London's former mayor Ken Livingstone on Tuesday vigorously denied accusations of being an anti-Semite and defended his claim that Hitler had supported Zionism in the 1930s.
Appearing before the House of Commons Home Affairs Select Committee, Livingstone refused to apologize for his comments made in April and said he stood by them. However, he claimed he had not said that Hitler had been a Zionist. “If I had said that [...], I would apologize for that because it’s rubbish. What I said was [Hitler] wanted all the half million German Jews out. If I’d said it, I would agree it was abhorrent. But I didn’t say it, I was stating simple historical fact."
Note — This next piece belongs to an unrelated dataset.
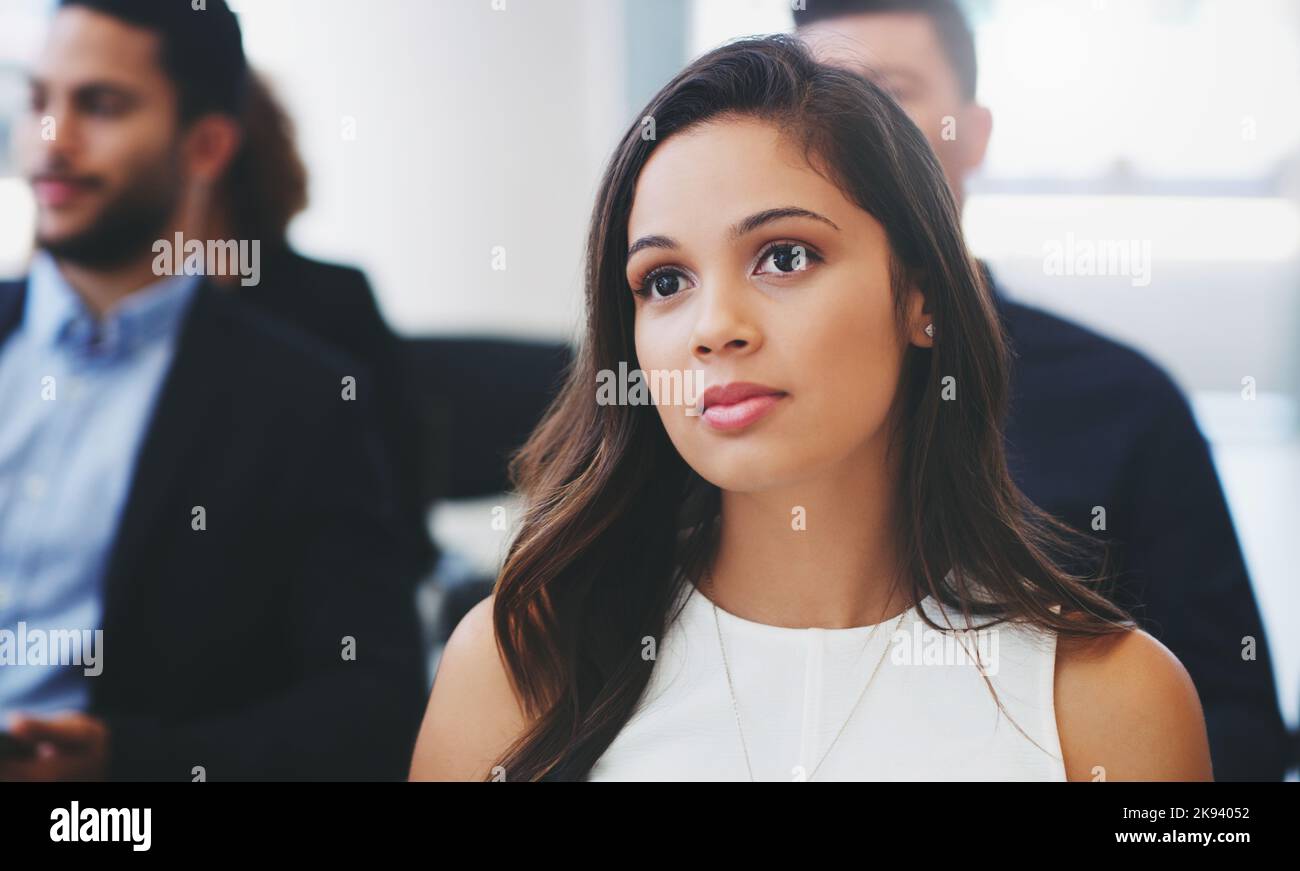 Eine junge Geschäftsfrau, die im Publikum einer Geschäftskonferenz sitzt. Stockfoto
The leftist politician, who served as mayor of London from 2000 to 2008, claimed the allegations against him were part of a plot by more moderate Labour lawmakers to undermine the party leader, Jeremy Corbyn.
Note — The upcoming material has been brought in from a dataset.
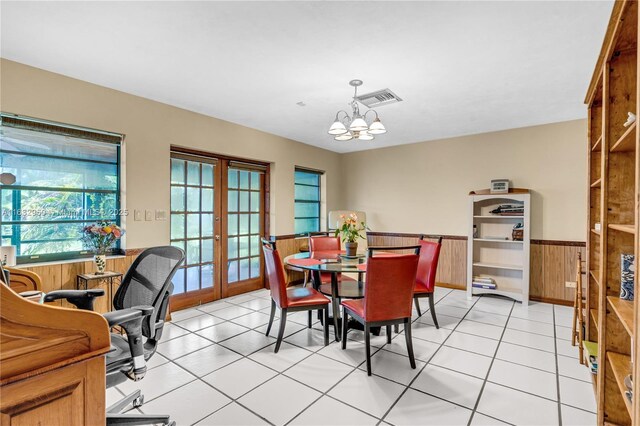 dining room featuring french doors, wooden walls, light tile patterned flooring, and a notable chandelier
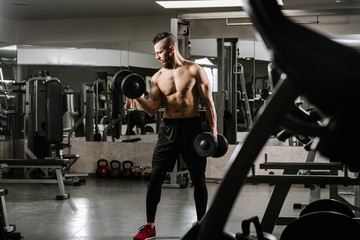 Fototapeta na wymiar Muscular strong man doing exercises with a dumbbells in the gym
Livingstone was suspended from the party in April after he said during a radio interview: "Let’s remember, when Hitler won his election in 1932, his policy then was that Jews should be moved to Israel. He was supporting Zionism – this before he went mad and ended up killing six million Jews."
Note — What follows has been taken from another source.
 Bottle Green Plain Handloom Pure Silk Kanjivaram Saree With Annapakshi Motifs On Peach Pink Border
Livingstone insisted he was right to say Hitler had, at one point, supported Zionism as a way of "getting rid" of Jewish people from Germany. He repeatedly told the cross-party committee he had been approached in the street by Jews agreeing with his comments. In a written statement to the committee, he said: "I detest racism and condemn anti-Semitism. Indeed my political career has totally opposed any such views concerning any religious or ethnic group."
Jewish leader: 'Leftward tilt in Labour emboldens anti-Semites'
However, the president of the Board of Deputies of British Jews and vice-president of the World Jewish Congress, Jonathan Arkush, told the same committee that Livingstone's statements had been "deliberately offensive and purposely provocative."
Labour's shift to the left under Corbyn had "emboldened" anti-Semites on the far left to voice their prejudices, the Jewish leader told the lawmakers. "The election of a leader who is associated with the Palestine Solidarity Campaign, with Stop the War, with a very, very hostile position on Israel, very well-known and well-publicized, and someone who has thought it appropriate to meet here in the democratic mother of parliaments with terrorist organizations whose stated mission in life is to kill as many Christians and Jews as possible, has clearly sent the wrong sort of message to some people," said Arkush.
He added: "With the advent of a more leftwards tilt in the leadership of the Labour Party, some people feel that a space has been opened up for them, or they feel emboldened to say things which previously they felt they couldn't say in polite society."